Some players say pawns are the weakest pieces on the board – maybe that’s why they have 2 special abilities to compensate! Did you know that pawns are the only piece that can turn into other pieces?
Despite the bad rap, pawns are actually very strong if you know their strengths and weaknesses. They make excellent foot soldiers and are absolutely essential to nearly all endgame strategy.
Let’s jump right in to the topic of this article: promotion and en passant.
Only the single most important thing in chess!! When your pawn climbs up the ladder of the chess board and reaches the 8th rank (1st rank if you’re playing black), it receives a promotion. The pawn can now become a Queen, Rook, Knight, or Bishop.

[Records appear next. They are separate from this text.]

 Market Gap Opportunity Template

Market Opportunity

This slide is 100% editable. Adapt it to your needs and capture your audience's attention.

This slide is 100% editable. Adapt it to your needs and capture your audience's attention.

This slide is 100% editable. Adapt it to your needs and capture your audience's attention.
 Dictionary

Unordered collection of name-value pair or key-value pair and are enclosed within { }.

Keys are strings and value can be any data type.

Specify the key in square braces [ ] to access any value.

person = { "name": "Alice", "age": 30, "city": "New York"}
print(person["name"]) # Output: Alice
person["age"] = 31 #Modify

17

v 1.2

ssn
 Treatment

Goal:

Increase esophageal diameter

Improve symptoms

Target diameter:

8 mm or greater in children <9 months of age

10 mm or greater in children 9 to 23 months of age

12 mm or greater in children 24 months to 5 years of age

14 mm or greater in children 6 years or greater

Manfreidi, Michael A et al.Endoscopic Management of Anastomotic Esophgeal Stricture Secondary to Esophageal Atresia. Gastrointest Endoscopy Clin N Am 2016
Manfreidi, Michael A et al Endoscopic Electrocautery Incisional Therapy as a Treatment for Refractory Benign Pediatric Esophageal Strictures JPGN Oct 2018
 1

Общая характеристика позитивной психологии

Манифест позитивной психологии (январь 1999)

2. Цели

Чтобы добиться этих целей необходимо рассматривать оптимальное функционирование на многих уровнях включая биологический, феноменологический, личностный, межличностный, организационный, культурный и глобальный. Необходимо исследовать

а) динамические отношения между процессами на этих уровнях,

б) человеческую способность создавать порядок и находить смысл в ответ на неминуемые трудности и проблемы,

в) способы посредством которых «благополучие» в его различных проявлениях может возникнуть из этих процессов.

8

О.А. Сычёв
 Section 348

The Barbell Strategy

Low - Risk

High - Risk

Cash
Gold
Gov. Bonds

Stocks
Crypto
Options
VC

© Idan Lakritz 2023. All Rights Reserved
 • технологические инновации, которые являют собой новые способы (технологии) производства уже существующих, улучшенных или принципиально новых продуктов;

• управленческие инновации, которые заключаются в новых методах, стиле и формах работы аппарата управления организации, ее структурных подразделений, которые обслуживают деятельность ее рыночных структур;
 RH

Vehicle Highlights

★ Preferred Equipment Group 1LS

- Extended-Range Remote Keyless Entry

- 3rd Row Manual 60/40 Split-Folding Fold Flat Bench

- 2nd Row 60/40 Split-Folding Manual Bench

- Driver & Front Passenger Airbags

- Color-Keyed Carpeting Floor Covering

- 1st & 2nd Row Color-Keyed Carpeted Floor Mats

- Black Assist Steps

If you’re confused, it’s kind of like checkers when a token becomes a “King” if it reaches the end. However, unlike checkers, a pawn canNOT become a King. (Otherwise, how would checkmate work – would you checkmate both of them? Could you then have 9 kings?)
Most of the time, people choose to have another Queen because her majesty is the strongest piece. However, in rare cases, it’s better to promote to a different piece.
Here is the “Wrong Color Rook Pawn” draw explanation from example game above.
Be careful though – sometimes underpromotions can backfire, even to the world’s best! (Chess.com membership required for video.)
I’m glad you asked! You can only promote with a passed pawn, defined as a pawn with no other pawns to stop it. This means it has “free range” to run to the queening square as long as no enemy pieces can take it. Look at the diagram below.
Passed pawns are HUGE strategic advantages because your opponent’s pieces are tied to defense to stop that pawn from advancing.
Tip: When you have a passed pawn, defend it from behind and push it to the queening square.
For an example of defending the passed pawn from behind, check out the Tarrasch Rule, “The rooks belong behind passed pawns, behind their own in order to support their advance, behind the enemy’s in order to impede their advance.” (See examples on Wikipedia – “Tarrasch Rule”)
NEVER give your opponent a passed pawn for free except for very good reason.
Because promoting pawns is an essential way to win, there have been entire endgame strategy books written on promotion. Perhaps the best endgame book ever written is Silman’s Complete Endgame Course: From Beginner to Master by International Master Jeremy Silman.
He presents several sections on promotion but also comprehensively covers all endgame fundamentals. Most importantly, he breaks down the material by rating category so it’s easy to digest.
Coming Soon: Watch for our series “Queening the Pawn” to learn more strategic tips for promoting passed pawns.
En Passant is one of the trickiest rules in chess. They are often very difficult to spot over the board but can be extremely powerful.
It’s much easier to visualize but here’s a text explanation: When a pawn moves 2 squares on its first move to land next to an enemy pawn, the enemy pawn can capture it as if it only moved 1 square.
Note: you can only capture the pawn on the very next move after it moves 2 squares, not 2+ moves into the future.
One easy way to visualize en passant is to think of a person tripping another. The black pawn sticks out his leg and trips the white pawn that walks next to him – thus he captures him. However, if the black pawn sticks out his leg AFTER the white pawn already walks by (ie. on subsequent moves), the black pawn won’t trip anybody.
Make sure to look for en passants in your own game. But don’t feel bad if you miss one.
The En Passant rule is so tricky that there are many famous examples of Grandmasters missing an en passant that wins the game on the spot!!